Next to Mesa Verde, Bandelier National Monument in northern New Mexico is the most visited archaeological park in America. Yet precious little is known about the ancestral Puebloan people who lived there from about A.D.1150 to 1600 in a setting that’s as spectacular as it is unforgiving. While a few of the earliest Americans made Bandelier home, its population ballooned dramatically after A.D. 1300, roughly the same time Mesa Verde and the entire Four Corners region was being abandoned. Many of those refugees made their way to the safety of what we now call Bandelier, where they flourished until moving to modern pueblos in the nearby Rio Grande Valley.

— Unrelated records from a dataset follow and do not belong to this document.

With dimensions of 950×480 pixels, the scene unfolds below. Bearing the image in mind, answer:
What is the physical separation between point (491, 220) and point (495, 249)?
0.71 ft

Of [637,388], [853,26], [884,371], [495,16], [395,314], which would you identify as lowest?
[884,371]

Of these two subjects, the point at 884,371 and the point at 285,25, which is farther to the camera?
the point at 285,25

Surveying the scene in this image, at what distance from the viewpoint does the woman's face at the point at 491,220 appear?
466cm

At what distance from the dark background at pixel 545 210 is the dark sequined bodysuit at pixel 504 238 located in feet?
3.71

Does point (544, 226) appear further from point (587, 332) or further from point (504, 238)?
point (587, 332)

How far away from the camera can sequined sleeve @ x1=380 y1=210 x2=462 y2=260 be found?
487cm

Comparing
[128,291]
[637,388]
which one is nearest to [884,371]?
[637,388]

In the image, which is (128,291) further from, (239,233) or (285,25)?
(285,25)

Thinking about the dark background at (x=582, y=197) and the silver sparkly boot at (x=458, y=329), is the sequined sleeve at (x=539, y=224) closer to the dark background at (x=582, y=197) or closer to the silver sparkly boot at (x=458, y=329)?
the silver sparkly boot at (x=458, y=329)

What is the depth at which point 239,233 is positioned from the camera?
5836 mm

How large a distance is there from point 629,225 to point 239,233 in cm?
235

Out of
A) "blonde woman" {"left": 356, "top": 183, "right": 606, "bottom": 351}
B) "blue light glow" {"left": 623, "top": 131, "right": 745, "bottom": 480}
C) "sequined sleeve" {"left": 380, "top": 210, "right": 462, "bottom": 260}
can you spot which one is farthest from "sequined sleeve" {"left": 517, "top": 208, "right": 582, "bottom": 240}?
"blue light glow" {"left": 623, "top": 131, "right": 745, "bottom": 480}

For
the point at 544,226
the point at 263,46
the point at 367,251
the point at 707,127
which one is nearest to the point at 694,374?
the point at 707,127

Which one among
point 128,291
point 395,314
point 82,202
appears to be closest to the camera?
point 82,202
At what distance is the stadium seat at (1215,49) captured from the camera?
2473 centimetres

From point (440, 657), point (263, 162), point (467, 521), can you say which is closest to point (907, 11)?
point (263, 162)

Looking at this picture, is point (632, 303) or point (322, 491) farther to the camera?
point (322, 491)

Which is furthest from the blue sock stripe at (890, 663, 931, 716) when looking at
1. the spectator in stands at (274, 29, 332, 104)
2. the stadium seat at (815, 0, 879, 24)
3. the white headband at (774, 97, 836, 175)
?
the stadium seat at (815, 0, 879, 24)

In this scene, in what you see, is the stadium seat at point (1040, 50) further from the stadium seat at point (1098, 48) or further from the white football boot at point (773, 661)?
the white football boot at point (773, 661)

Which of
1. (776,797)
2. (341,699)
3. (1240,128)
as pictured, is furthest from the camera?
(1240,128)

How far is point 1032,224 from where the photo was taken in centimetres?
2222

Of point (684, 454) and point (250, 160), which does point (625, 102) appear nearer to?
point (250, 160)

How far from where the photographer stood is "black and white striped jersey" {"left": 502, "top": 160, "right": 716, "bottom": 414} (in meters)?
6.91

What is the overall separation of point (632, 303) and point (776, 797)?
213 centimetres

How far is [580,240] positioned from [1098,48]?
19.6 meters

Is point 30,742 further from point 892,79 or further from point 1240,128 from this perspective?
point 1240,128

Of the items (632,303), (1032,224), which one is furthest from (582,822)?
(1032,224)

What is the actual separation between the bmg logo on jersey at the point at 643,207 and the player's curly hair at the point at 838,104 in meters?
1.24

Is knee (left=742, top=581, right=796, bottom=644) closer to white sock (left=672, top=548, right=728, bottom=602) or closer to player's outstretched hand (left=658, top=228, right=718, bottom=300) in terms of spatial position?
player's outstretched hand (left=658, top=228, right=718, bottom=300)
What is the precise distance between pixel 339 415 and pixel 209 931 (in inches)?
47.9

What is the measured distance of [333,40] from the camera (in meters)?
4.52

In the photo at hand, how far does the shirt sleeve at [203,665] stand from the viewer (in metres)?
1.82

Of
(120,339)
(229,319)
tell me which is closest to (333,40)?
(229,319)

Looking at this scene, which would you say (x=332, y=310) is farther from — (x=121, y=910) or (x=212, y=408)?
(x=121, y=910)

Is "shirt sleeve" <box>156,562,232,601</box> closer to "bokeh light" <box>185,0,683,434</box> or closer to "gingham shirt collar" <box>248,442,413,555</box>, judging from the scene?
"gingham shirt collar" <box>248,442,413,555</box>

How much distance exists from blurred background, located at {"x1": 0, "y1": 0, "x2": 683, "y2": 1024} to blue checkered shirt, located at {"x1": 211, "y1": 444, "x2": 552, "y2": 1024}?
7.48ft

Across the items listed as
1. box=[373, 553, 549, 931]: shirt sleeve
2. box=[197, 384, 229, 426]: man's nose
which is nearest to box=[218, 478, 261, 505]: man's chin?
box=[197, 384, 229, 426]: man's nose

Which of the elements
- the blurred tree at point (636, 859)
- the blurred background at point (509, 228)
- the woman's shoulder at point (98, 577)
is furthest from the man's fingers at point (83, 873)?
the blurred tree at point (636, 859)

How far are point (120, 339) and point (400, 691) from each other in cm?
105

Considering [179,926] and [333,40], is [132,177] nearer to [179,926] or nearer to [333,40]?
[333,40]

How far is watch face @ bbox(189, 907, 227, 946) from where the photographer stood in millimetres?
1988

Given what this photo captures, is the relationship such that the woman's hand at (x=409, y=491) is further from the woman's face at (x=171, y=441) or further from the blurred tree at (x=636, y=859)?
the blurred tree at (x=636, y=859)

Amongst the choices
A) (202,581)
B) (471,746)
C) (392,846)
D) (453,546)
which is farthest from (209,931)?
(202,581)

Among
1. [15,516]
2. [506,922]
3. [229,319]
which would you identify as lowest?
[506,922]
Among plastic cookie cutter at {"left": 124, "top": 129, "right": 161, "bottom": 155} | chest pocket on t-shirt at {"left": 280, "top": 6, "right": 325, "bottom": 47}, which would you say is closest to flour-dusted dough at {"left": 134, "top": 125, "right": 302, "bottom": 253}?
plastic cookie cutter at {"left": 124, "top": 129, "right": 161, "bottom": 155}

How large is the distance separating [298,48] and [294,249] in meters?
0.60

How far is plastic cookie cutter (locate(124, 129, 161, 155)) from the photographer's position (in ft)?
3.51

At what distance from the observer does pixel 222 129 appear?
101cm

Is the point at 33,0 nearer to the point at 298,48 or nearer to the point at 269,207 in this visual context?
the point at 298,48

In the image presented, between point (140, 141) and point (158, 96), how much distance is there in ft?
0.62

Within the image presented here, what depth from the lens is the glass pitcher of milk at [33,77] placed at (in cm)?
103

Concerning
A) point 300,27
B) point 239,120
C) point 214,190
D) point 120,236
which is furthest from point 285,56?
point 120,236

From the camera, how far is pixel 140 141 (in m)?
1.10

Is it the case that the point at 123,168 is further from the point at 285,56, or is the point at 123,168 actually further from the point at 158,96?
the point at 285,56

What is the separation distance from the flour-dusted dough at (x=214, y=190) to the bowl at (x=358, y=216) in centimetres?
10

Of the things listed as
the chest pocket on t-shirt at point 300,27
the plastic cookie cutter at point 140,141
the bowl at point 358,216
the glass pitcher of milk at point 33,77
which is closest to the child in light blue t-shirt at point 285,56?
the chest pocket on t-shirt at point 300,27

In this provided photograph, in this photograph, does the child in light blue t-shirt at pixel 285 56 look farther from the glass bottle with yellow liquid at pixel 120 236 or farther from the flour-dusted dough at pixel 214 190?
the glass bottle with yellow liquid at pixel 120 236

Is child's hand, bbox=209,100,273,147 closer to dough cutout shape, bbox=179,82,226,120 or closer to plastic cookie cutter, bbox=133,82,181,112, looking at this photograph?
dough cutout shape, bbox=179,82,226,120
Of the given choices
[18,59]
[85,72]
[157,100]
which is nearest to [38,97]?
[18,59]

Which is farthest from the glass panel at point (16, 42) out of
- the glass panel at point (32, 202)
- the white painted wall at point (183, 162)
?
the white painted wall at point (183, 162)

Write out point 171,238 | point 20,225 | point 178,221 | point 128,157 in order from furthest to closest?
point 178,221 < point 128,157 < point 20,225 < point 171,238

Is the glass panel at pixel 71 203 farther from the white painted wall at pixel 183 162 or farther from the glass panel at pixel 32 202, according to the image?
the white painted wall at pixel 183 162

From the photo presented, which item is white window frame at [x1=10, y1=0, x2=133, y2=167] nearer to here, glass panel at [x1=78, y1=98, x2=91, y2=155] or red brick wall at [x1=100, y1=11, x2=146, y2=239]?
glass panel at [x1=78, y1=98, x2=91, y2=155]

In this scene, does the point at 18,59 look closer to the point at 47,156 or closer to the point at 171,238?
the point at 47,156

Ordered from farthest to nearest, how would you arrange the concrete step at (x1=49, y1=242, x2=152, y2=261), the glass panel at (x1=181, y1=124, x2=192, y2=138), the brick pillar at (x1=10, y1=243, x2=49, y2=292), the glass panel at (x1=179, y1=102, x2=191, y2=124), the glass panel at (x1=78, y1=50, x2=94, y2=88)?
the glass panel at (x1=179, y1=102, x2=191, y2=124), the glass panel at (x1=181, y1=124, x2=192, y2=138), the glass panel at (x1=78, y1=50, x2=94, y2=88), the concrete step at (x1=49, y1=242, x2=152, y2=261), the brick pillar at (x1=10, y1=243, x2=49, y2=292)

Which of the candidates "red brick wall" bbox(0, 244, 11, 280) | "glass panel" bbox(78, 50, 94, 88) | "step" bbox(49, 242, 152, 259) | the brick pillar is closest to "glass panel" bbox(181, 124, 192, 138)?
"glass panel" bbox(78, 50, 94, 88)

National Park Service archaeologist Bob Powers has assembled 17 noted archaeologists, historians, ecologists, and Puebloan scholars to tell the story of this isolated plateau in the Jemez Mountains that is also home to Los Alamos National Laboratory and the atomic bomb. This richly illustrated volume is written for lay people, and it informs the public of much of the new research resulting from three recent projects. The Bandelier Archaeological Survey was directed by Powers and recorded nearly 2,000 archaeological sites in the 33,000-acre monument. The eight-year Pajarito Archaeological Research Project was directed by James N. Hill of U.C.L.A., and six sites were tested by Timothy A. Kohler’s Bandelier Archaeological Excavation Project.
This wealth of new data shows that Bandelier and the surrounding plateau saw a number of dramatic changes in which Pueblo people moved in and out as conditions allowed. It is an area still used and held sacred by nearby Pueblo people. Every visitor to the dramatic sites of Bandelier National Monument will want this book, as will every student of the American Southwest.